TASK DESCRIPTION:
The records below should be written out again, exactly.

***** RECORDS *****

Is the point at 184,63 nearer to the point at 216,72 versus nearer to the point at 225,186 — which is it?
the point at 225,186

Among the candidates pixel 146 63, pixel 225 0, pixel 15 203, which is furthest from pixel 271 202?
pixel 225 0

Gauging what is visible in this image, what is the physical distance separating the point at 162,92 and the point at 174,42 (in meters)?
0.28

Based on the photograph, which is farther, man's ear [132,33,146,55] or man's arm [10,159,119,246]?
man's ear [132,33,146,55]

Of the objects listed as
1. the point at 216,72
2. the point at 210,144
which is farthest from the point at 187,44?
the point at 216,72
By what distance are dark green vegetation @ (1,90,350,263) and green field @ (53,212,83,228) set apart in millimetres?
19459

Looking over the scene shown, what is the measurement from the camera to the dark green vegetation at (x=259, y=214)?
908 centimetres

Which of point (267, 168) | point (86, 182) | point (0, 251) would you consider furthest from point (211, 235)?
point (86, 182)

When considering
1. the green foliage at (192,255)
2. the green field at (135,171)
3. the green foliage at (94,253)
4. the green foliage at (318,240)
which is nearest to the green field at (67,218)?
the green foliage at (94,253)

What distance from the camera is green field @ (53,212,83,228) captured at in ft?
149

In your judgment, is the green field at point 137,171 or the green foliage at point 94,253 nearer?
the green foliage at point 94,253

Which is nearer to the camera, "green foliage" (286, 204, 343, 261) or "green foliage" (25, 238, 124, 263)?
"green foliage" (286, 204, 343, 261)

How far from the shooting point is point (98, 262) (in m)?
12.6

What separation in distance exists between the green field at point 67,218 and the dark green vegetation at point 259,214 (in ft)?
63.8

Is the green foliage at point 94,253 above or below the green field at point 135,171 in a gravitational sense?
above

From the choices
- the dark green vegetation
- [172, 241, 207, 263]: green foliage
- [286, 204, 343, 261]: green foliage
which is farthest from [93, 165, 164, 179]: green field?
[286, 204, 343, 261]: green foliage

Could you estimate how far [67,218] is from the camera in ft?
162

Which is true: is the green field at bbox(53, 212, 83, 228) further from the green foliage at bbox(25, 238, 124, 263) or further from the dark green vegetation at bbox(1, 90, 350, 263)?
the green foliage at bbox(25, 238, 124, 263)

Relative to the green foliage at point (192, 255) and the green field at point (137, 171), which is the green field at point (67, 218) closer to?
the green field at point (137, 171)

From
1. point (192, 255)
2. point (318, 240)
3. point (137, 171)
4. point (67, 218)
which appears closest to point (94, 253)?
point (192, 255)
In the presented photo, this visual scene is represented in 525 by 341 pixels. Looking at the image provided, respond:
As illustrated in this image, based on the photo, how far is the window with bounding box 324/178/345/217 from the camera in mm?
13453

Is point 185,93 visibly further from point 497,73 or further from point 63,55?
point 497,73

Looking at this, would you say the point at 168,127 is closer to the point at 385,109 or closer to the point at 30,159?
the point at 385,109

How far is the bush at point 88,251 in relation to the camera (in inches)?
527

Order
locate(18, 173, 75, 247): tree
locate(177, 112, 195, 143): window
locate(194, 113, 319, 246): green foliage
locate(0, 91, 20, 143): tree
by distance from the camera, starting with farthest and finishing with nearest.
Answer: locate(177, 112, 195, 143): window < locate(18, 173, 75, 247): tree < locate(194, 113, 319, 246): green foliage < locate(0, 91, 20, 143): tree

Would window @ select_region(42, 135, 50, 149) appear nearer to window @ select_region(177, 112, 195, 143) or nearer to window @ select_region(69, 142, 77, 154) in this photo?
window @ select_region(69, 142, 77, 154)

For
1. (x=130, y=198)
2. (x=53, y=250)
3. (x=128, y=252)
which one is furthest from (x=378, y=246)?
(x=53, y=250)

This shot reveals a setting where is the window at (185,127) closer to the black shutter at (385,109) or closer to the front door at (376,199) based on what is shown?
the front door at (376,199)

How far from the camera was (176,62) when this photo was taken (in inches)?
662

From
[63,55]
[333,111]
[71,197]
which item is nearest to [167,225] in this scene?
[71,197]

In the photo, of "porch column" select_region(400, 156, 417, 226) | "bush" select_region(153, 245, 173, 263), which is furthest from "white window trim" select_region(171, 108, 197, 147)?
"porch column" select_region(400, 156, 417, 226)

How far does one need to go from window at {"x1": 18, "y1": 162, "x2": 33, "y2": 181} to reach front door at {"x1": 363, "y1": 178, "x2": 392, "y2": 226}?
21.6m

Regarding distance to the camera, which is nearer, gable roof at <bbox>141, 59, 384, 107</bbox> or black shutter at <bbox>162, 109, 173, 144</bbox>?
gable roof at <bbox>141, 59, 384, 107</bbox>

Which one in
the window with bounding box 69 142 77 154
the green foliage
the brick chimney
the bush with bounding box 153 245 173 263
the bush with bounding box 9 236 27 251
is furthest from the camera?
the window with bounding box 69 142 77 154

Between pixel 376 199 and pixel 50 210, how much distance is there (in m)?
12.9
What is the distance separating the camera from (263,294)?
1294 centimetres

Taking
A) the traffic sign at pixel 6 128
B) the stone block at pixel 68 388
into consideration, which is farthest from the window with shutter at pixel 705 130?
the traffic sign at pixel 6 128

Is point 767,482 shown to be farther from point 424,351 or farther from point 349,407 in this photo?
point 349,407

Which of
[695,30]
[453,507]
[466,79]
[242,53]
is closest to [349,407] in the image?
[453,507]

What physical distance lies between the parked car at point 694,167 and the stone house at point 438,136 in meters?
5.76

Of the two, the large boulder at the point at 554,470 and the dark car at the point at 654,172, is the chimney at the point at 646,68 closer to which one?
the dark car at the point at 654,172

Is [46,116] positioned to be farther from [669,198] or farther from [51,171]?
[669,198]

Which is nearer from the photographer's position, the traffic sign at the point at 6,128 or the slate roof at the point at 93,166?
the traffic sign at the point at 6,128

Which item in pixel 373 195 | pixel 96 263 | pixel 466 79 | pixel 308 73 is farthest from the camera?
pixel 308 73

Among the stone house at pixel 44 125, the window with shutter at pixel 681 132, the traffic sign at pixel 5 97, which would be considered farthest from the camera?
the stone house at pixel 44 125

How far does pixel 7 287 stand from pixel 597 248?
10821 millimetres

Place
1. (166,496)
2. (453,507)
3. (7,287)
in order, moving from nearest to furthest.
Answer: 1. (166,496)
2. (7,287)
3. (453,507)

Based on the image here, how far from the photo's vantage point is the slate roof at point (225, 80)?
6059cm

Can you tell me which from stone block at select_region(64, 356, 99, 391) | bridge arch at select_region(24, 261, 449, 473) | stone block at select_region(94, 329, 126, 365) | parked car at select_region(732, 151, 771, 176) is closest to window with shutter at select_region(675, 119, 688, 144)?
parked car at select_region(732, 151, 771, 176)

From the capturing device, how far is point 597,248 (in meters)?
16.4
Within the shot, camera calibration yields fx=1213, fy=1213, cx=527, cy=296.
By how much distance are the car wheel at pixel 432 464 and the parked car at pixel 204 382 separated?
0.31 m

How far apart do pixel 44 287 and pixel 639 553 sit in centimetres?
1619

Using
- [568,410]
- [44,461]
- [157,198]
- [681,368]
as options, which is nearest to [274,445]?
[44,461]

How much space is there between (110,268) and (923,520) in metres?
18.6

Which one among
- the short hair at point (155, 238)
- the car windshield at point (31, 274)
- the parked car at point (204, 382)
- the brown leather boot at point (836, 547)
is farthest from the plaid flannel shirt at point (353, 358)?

*****

WORKED ANSWER:
Is the point at 184,63 nearer to the point at 216,72 versus nearer to the point at 225,186 — which is it?
the point at 225,186

Among the candidates pixel 146 63, pixel 225 0, pixel 15 203, which is furthest from pixel 271 202?
pixel 225 0

Gauging what is visible in this image, what is the physical distance separating the point at 162,92 and the point at 174,42 (in meters)?
0.28

Based on the photograph, which is farther, man's ear [132,33,146,55] or man's arm [10,159,119,246]?
man's ear [132,33,146,55]

Of the objects listed as
1. the point at 216,72
2. the point at 210,144
which is farthest from the point at 187,44?
the point at 216,72
By what distance are dark green vegetation @ (1,90,350,263) and green field @ (53,212,83,228) set apart in millimetres?
19459

Looking over the scene shown, what is the measurement from the camera to the dark green vegetation at (x=259, y=214)?
908 centimetres

Which of point (267, 168) | point (86, 182) | point (0, 251) would you consider furthest from point (211, 235)?
point (86, 182)

When considering
1. the green foliage at (192,255)
2. the green field at (135,171)
3. the green foliage at (94,253)
4. the green foliage at (318,240)
which is nearest to the green field at (67,218)?
the green foliage at (94,253)

What distance from the camera is green field @ (53,212,83,228) captured at in ft?
149

In your judgment, is the green field at point 137,171 or the green foliage at point 94,253 nearer?
the green foliage at point 94,253

Which is nearer to the camera, "green foliage" (286, 204, 343, 261) or "green foliage" (25, 238, 124, 263)?
"green foliage" (286, 204, 343, 261)

How far from the shooting point is point (98, 262) (in m)?
12.6

What separation in distance exists between the green field at point 67,218 and the dark green vegetation at point 259,214 (in ft)?
63.8

Is the green foliage at point 94,253 above or below the green field at point 135,171 in a gravitational sense?
above

From the choices
- the dark green vegetation
- [172, 241, 207, 263]: green foliage
- [286, 204, 343, 261]: green foliage
which is farthest from [93, 165, 164, 179]: green field?
[286, 204, 343, 261]: green foliage

Could you estimate how far [67,218] is from the camera in ft?
162

Which is true: is the green field at bbox(53, 212, 83, 228) further from the green foliage at bbox(25, 238, 124, 263) or further from the dark green vegetation at bbox(1, 90, 350, 263)?
the green foliage at bbox(25, 238, 124, 263)

Relative to the green foliage at point (192, 255) and the green field at point (137, 171), which is the green field at point (67, 218) closer to?
the green field at point (137, 171)

From
1. point (192, 255)
2. point (318, 240)
3. point (137, 171)
4. point (67, 218)
which appears closest to point (94, 253)?
point (192, 255)
In the presented photo, this visual scene is represented in 525 by 341 pixels. Looking at the image provided, respond:
As illustrated in this image, based on the photo, how far is the window with bounding box 324/178/345/217 from the camera in mm?
13453

Is point 185,93 visibly further from point 497,73 or further from point 63,55?
point 497,73

Looking at this, would you say the point at 168,127 is closer to the point at 385,109 or closer to the point at 30,159?
the point at 385,109

How far is the bush at point 88,251 in relation to the camera (in inches)?
527

Order
locate(18, 173, 75, 247): tree
locate(177, 112, 195, 143): window
locate(194, 113, 319, 246): green foliage
locate(0, 91, 20, 143): tree
by distance from the camera, starting with farthest and finishing with nearest.
Answer: locate(177, 112, 195, 143): window < locate(18, 173, 75, 247): tree < locate(194, 113, 319, 246): green foliage < locate(0, 91, 20, 143): tree

Would window @ select_region(42, 135, 50, 149) appear nearer to window @ select_region(177, 112, 195, 143) or nearer to window @ select_region(69, 142, 77, 154) in this photo?
window @ select_region(69, 142, 77, 154)

For
1. (x=130, y=198)
2. (x=53, y=250)
3. (x=128, y=252)
which one is furthest from (x=378, y=246)?
(x=53, y=250)

This shot reveals a setting where is the window at (185,127) closer to the black shutter at (385,109) or closer to the front door at (376,199) based on what is shown?
the front door at (376,199)

How far from the camera was (176,62) when this photo was taken (in inches)?
662

From
[63,55]
[333,111]
[71,197]
which item is nearest to [167,225] in this scene?
[71,197]

In the photo, of "porch column" select_region(400, 156, 417, 226) | "bush" select_region(153, 245, 173, 263), which is furthest from "white window trim" select_region(171, 108, 197, 147)?
"porch column" select_region(400, 156, 417, 226)

How far does one need to go from window at {"x1": 18, "y1": 162, "x2": 33, "y2": 181} to reach front door at {"x1": 363, "y1": 178, "x2": 392, "y2": 226}?
21.6m

Regarding distance to the camera, which is nearer, gable roof at <bbox>141, 59, 384, 107</bbox> or black shutter at <bbox>162, 109, 173, 144</bbox>?
gable roof at <bbox>141, 59, 384, 107</bbox>

Which one in
the window with bounding box 69 142 77 154
the green foliage
the brick chimney
the bush with bounding box 153 245 173 263
the bush with bounding box 9 236 27 251
is furthest from the camera?
the window with bounding box 69 142 77 154

Between pixel 376 199 and pixel 50 210, how much distance is there (in m)?
12.9
What is the distance separating the camera from (263,294)?
1294 centimetres

Taking
A) the traffic sign at pixel 6 128
B) the stone block at pixel 68 388
into consideration, which is farthest from the window with shutter at pixel 705 130?
the traffic sign at pixel 6 128

Is point 767,482 shown to be farther from point 424,351 or farther from point 349,407 in this photo?
point 349,407

Which of
[695,30]
[453,507]
[466,79]
[242,53]
is closest to [349,407] in the image?
[453,507]

What physical distance lies between the parked car at point 694,167 and the stone house at point 438,136 in meters?
5.76

Of the two, the large boulder at the point at 554,470 and the dark car at the point at 654,172, is the chimney at the point at 646,68 closer to which one?
the dark car at the point at 654,172

Is [46,116] positioned to be farther from [669,198] or farther from [51,171]?
[669,198]

Which is nearer from the photographer's position, the traffic sign at the point at 6,128 or the slate roof at the point at 93,166?
the traffic sign at the point at 6,128

Which item in pixel 373 195 | pixel 96 263 | pixel 466 79 | pixel 308 73 is farthest from the camera?
pixel 308 73

Among the stone house at pixel 44 125, the window with shutter at pixel 681 132, the traffic sign at pixel 5 97, which would be considered farthest from the camera?
the stone house at pixel 44 125

How far does pixel 7 287 stand from pixel 597 248?
10821 millimetres

Place
1. (166,496)
2. (453,507)
3. (7,287)
in order, moving from nearest to furthest.
Answer: 1. (166,496)
2. (7,287)
3. (453,507)

Based on the image here, how far from the photo's vantage point is the slate roof at point (225, 80)?
6059cm

Can you tell me which from stone block at select_region(64, 356, 99, 391) | bridge arch at select_region(24, 261, 449, 473) | stone block at select_region(94, 329, 126, 365) | parked car at select_region(732, 151, 771, 176) is closest to window with shutter at select_region(675, 119, 688, 144)?
parked car at select_region(732, 151, 771, 176)

From the capturing device, how far is point 597,248 (in meters)?
16.4
Within the shot, camera calibration yields fx=1213, fy=1213, cx=527, cy=296.
By how much distance are the car wheel at pixel 432 464 and the parked car at pixel 204 382 separated?
0.31 m

How far apart do pixel 44 287 and pixel 639 553 sit in centimetres?
1619

Using
- [568,410]
- [44,461]
- [157,198]
- [681,368]
as options, which is nearest to [274,445]?
[44,461]

How much space is there between (110,268) and (923,520) in metres?
18.6

Which one among
- the short hair at point (155, 238)
- the car windshield at point (31, 274)
- the parked car at point (204, 382)
- the brown leather boot at point (836, 547)
is farthest from the plaid flannel shirt at point (353, 358)?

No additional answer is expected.